Quiconque a déjà cherché à creuser un sujet sur Wikipédia le sait : se plonger dans une question mène invariablement à une centaine d'autres. Et l'étude de cette série convergente ouvrit dans l'esprit d'Euler un nombre considérables d'onglets, parmi lesquels le développement de la première vraie théorie des séries divergentes, exposée dans un article intitulé De seriebus divergentibus 9 .
Assez notable est la controverse sur la série \(1 - 1 + 1 - 1 + 1 - 1 +...\) dont la somme a été donnée par Leibniz comme étant \(\frac12\text{,}\) bien que d’autres ne soient pas d’accord. Personne n’a encore assigné de valeur à cette somme, et donc la controverse porte sur la question de savoir si les séries de ce type ont une somme. La compréhension de cette question réside dans le mot "somme"; cette idée, si on la conçoit ainsi –la somme d’une série est la quantité dont on s’approche d’autant plus qu’on ajoute plus de termes– ne vaut que pour les séries convergentes, et nous devrions en général abandonner cette idée pour des sommes de séries divergentes.
On ne saurait donc reprocher à ceux qui définissent la somme ainsi d'affirmer qu'ils ne peuvent assigner une somme à la série.
D'un autre côté, puisqu'en analyse les séries proviennent del'expansion de fractions ou de quantités irrationnelles 10 , il sera permissible dans un calcul de substituer à la série la quantité dont elle est le développement.
―Leonhard Euler, De seriebus divergentibus.
Il était donc clair pour Euler que la définition d'une série divergente est avant tout affaire de convention, et de choix de définition: c'est l'approche qu'on a suivi jusqu'ici, et elle est naturelle en mathématiques contemporaines.
Mais l'idée que les symboles et termes mathématiques n'ont pas de sens intrinsèque, naturel, et doivent être définis, est une innovation du XXème siècle: à l'époque d'Euler, on ne se demandait pas "Comment définir 1-1+1-1..." (donc, on a le choix) mais "Qu'est 1-1+1-1..." dans l'absolu. Euler, en ce sens commen en bien d'autres, avait quelques longueurs d'avance.
Par la suite, bien que basé sur cette même idée de définitions précises, le développement rigoureux de l'analyse au XIXème siècle, notamment par Cauchy et Abel, exorcisa complètement l'étude des séries divergentes, et le projet d'Euler se perdit.

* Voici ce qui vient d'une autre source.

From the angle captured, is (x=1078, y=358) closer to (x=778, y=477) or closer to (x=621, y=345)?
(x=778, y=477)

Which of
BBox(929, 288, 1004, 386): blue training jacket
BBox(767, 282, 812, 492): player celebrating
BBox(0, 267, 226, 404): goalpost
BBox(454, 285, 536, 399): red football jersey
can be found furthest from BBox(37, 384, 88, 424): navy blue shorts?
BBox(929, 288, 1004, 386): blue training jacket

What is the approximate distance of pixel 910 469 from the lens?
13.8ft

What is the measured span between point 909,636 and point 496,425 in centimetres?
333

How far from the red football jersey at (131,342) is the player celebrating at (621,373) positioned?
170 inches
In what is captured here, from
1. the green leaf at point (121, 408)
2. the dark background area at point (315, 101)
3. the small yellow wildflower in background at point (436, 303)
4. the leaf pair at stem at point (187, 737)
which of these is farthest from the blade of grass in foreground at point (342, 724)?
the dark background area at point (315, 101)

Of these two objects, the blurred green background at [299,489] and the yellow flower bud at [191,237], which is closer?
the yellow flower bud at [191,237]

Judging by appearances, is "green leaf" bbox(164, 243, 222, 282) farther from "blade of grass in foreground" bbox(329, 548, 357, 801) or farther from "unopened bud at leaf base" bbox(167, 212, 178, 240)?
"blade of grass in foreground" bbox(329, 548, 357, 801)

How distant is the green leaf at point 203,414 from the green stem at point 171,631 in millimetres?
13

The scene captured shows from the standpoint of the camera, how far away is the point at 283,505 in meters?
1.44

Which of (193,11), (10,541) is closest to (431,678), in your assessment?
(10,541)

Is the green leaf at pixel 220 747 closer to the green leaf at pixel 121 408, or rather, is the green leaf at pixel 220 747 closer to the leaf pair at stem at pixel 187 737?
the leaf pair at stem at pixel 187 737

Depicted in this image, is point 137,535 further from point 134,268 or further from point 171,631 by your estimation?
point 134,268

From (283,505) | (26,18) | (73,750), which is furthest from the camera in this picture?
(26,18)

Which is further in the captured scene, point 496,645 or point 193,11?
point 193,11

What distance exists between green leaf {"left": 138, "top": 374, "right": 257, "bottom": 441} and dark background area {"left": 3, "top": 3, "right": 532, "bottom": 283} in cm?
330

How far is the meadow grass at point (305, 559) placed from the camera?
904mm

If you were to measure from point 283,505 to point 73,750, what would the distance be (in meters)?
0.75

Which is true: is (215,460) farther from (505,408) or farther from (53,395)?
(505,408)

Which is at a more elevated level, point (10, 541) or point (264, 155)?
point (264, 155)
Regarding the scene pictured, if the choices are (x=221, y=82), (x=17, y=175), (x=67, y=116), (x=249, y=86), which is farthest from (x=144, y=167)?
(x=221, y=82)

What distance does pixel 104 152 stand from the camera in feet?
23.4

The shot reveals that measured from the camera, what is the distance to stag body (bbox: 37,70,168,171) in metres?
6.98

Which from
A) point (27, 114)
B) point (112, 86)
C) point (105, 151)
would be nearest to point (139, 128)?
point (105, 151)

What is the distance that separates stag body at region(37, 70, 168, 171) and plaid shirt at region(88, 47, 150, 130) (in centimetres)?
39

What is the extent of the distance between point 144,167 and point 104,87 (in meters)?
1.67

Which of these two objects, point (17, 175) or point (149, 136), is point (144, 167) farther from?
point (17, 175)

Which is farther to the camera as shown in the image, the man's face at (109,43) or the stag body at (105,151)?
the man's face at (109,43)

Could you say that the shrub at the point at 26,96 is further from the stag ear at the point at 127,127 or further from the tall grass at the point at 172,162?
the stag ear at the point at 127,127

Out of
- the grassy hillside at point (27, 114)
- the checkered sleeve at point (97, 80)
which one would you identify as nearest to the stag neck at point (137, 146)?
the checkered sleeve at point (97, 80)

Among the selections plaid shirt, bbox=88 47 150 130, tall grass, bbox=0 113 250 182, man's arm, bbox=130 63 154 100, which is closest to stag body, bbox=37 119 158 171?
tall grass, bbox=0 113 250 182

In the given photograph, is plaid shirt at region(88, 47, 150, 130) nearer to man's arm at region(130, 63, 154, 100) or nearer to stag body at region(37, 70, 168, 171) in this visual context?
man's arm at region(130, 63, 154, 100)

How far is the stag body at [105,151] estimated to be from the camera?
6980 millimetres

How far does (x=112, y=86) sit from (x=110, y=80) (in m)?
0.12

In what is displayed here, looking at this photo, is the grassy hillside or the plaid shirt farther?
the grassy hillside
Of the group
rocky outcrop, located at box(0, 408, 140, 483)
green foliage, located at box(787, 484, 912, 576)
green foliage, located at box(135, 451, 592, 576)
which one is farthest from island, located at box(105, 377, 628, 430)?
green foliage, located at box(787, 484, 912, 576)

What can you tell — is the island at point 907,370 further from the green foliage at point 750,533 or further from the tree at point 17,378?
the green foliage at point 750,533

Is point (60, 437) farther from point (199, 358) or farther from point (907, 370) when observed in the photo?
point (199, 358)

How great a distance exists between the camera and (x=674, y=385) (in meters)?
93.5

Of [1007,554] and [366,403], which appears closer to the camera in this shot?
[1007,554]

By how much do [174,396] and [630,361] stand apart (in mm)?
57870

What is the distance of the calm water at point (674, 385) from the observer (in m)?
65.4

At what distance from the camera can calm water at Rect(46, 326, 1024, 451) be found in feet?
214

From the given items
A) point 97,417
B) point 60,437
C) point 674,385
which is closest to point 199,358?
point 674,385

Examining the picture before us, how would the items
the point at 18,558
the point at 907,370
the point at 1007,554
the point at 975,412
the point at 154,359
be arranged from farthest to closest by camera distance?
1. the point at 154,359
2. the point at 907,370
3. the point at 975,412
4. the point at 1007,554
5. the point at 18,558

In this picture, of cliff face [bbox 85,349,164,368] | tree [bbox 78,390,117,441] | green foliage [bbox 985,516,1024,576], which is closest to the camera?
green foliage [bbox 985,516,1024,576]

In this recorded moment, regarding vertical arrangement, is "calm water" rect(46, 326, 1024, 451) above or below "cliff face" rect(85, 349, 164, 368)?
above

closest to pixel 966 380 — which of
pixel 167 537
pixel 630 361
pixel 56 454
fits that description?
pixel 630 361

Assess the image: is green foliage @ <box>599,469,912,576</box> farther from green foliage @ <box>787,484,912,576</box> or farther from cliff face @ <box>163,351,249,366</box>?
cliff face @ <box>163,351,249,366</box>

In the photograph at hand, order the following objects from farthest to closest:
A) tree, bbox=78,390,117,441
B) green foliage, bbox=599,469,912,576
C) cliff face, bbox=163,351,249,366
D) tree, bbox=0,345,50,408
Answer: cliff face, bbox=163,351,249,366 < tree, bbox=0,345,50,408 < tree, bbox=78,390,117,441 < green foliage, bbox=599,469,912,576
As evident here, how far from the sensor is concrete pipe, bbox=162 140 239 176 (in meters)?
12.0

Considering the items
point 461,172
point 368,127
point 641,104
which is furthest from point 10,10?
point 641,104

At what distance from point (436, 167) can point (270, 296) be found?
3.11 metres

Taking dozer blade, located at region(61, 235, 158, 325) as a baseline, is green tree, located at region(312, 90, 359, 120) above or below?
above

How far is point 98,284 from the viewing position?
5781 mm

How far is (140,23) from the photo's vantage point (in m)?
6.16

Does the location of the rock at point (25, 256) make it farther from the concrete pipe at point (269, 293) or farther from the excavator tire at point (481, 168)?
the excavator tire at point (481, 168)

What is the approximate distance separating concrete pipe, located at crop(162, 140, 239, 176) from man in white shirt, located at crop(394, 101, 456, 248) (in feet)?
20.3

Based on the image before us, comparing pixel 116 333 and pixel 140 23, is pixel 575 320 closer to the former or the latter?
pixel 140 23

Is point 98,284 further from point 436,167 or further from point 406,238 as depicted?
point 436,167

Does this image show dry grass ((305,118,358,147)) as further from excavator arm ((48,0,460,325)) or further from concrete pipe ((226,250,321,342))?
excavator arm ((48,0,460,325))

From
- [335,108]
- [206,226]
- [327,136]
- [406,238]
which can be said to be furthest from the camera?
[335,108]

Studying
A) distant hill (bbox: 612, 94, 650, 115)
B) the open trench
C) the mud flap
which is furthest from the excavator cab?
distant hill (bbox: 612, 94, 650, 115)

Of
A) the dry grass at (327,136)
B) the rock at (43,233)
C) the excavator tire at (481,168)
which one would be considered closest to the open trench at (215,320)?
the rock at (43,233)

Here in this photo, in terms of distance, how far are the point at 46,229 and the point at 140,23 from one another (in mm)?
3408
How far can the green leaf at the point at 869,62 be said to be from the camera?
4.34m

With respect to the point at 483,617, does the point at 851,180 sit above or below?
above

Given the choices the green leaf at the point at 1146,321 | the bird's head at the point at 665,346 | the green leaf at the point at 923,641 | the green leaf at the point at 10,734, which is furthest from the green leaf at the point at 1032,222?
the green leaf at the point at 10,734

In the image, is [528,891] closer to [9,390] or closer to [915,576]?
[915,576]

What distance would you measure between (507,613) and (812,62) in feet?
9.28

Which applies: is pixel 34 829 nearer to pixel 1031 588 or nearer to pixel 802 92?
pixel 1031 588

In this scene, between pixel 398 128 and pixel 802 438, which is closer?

Il y gagna de plus la réputation d'avoir une attitude assez...disons, détendue du point de vue des justifications de ses extraordinaires intuitions. Ce n'est pas faux, mais cela ne reflète en fait que les mathématiques de son temps: son seul crime a été de repousser leurs limites plus loin que quiconque.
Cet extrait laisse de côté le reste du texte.